» **Given text**:
# Squaring or Facing the blank



## ed4copies (Jan 21, 2012)

How and when do you "face" or square your blanks?


----------



## hunter-27 (Jan 21, 2012)

I primarily use the good old barrel trimmer in my dp.  It may be out of style to do so but it works for me.  I square it before turning and the give it a "touch up" before assembly if I think I have had any glue "issues" develop during finishing.


----------



## PenMan1 (Jan 21, 2012)

I use either a belt/disc combo sander or trim "to the line" on the bandsaw and sand with a a RHarrell sanding disc. And sometimes, I use the dedicated drill chuck and face with a skew on the lathe.


----------



## ed4copies (Jan 21, 2012)

OK, the poll is up.

Please indicate an answer in the poll.  I am planning to use this in one of the videos I hope to complete this weekend.  So, your input will make the information more accurate.  

THANKS!!!!!

Ed


----------



## ghostrider (Jan 21, 2012)

I voted the pen mill because I mostly use that with the drill press before turning, then after turning and finishing, I flip the mill around and put sand paper on it for a final touch up. 

Of course there are exceptions. I just milled a piece of purpleheart that just didn't seem to be phased much by either the pen mill, or the disc sander. That's the only time I put it on the lathe and parted it down to close, and then used the pen mill for some, and 60 grit for the rest. For some reason, that piece just didn't mind tools or abrasives. The mill worked fine on a piece of stabilized Koa right after that, so it's sharp.


----------



## ctubbs (Jan 21, 2012)

Ed, as usual, I go of the deep end.  I use both the pen mill and the disk sander with a jig, primarily depending on the material being used.  On acrylics and punky wood or even some wood that rather splinter than cut, I use the sanding process.  On good wood that mills well, I go for the pen mill and drill press.  so there, my answer is yes.  Don't you just love it when some idiot as myself simply can not make up his feeble mind?  by the way, I did vote 'sand'.
Charles


----------



## SCR0LL3R (Jan 21, 2012)

ghostrider said:


> I voted the pen mill because I mostly use that with the drill press before turning, then after turning and finishing, I flip the mill around and put sand paper on it for a final touch up.



Ditto for me.


----------



## Wingdoctor (Jan 21, 2012)

I use the pen mill before turning and if I am doing a CA finish I use sandpaper on a mandrel face to touch up the CA.


----------



## ragz (Jan 21, 2012)

I drill on the lathe and then face with a skew.


----------



## ed4copies (Jan 21, 2012)

Keep em coming, please!!

Nearly complete with "gluing the tubes", soon available with a couple clicks on YouTube.

Hope to complete Turning, Facing, buffing yet today (Unless I get really tired of looking at the video software).

This poll will help me determine how to present the "facing" vid.  So, I thank you all for your input!!!


----------



## Knucklefish (Jan 21, 2012)

» **Supplied entries**:
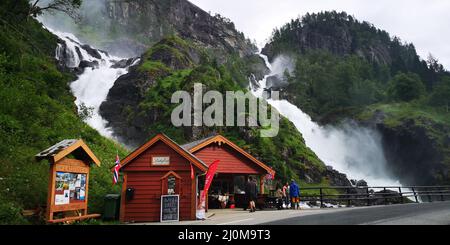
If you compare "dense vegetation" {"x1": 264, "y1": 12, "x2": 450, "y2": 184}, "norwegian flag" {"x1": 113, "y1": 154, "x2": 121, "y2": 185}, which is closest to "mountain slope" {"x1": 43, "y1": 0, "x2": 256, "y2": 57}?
"dense vegetation" {"x1": 264, "y1": 12, "x2": 450, "y2": 184}

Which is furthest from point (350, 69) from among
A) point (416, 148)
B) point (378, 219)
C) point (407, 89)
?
point (378, 219)

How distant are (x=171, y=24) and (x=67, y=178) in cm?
14312

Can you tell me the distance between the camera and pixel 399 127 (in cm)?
6569

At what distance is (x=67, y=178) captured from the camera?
12.9 m

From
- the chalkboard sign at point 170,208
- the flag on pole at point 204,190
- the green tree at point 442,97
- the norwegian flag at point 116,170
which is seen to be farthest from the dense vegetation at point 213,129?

» **What to work on**:
- A) From the blank-squaring thread, print everything from "I use either" down to "information more accurate.".
- B) In the blank-squaring thread, what tool does ragz use to face blanks after drilling them on the lathe?
- C) Go on with the blank-squaring thread from its last line.

» **Answers for the exercise**:
- A)
I use either a belt/disc combo sander or trim "to the line" on the bandsaw and sand with a a RHarrell sanding disc. And sometimes, I use the dedicated drill chuck and face with a skew on the lathe.


----------



## ed4copies (Jan 21, 2012)

OK, the poll is up.

Please indicate an answer in the poll.  I am planning to use this in one of the videos I hope to complete this weekend.  So, your input will make the information more accurate.

- B) A skew.

- C)
Ditto on Andy's comments.


----------



## soligen (Jan 21, 2012)

Well, I would need to make multiple selections.  

Kits: Pen mill before turning and mill after turning, or "Other Method" after. depending on mood or what mods I make.

Kitless: Always other method - usually while turning.

My Kit "other method" is to chuck the pen body in the collet chuck and square it using a tool.  If the body has a taper, I use tape to fatten one side so it chucks true.

My kitless other method is to square before drilling, then again "just in case" after taping (apply chamfer to threads at same time.  To square the other end, I often do this while it spins on my "kitless mandrel"

I like having many ways to do this so I can fit the technique to the need.


----------



## Linarestribe (Jan 21, 2012)

ctubbs said:


> Ed, as usual, I go of the deep end.  I use both the pen mill and the disk sander with a jig, primarily depending on the material being used.  On acrylics and punky wood or even some wood that rather splinter than cut, I use the sanding process.  On good wood that mills well, I go for the pen mill and drill press.  so there, my answer is yes.  Don't you just love it when some idiot as myself simply can not make up his feeble mind?  by the way, I did vote 'sand'.
> Charles


 


Exactly


----------



## Lenny (Jan 21, 2012)

I cut the blank square, turn to round, drill and glue in tubes...
Then trim with a barrel trimmer, followed by a quick sanding with a makeshift sanding mill.
I repeat the sanding just prior to assembly to remove any excess CA glue on the ends.


----------



## BKelley (Jan 21, 2012)

I glue tube in blank, turn round using mandrel.  After blank is round, I remove mandrel, install blank in three jaw chuck and face off down to tube.  I'm using a Grizzly 7x12 metal lathe.

Ben


----------



## Ruby pen turning (Jan 21, 2012)

I disc sand to the tube. After I have applied CA and sanded through 1/2 the colored pads I sand to the tube again. This gives a slight curve towards the hardware when I am done sanding with the rest of the colored pads.


----------



## randyrls (Jan 21, 2012)

Yep; for normal open ended kit pens use a 12" disk sander and jig.  For closed end pens, I use a pen mill.


----------



## 76winger (Jan 21, 2012)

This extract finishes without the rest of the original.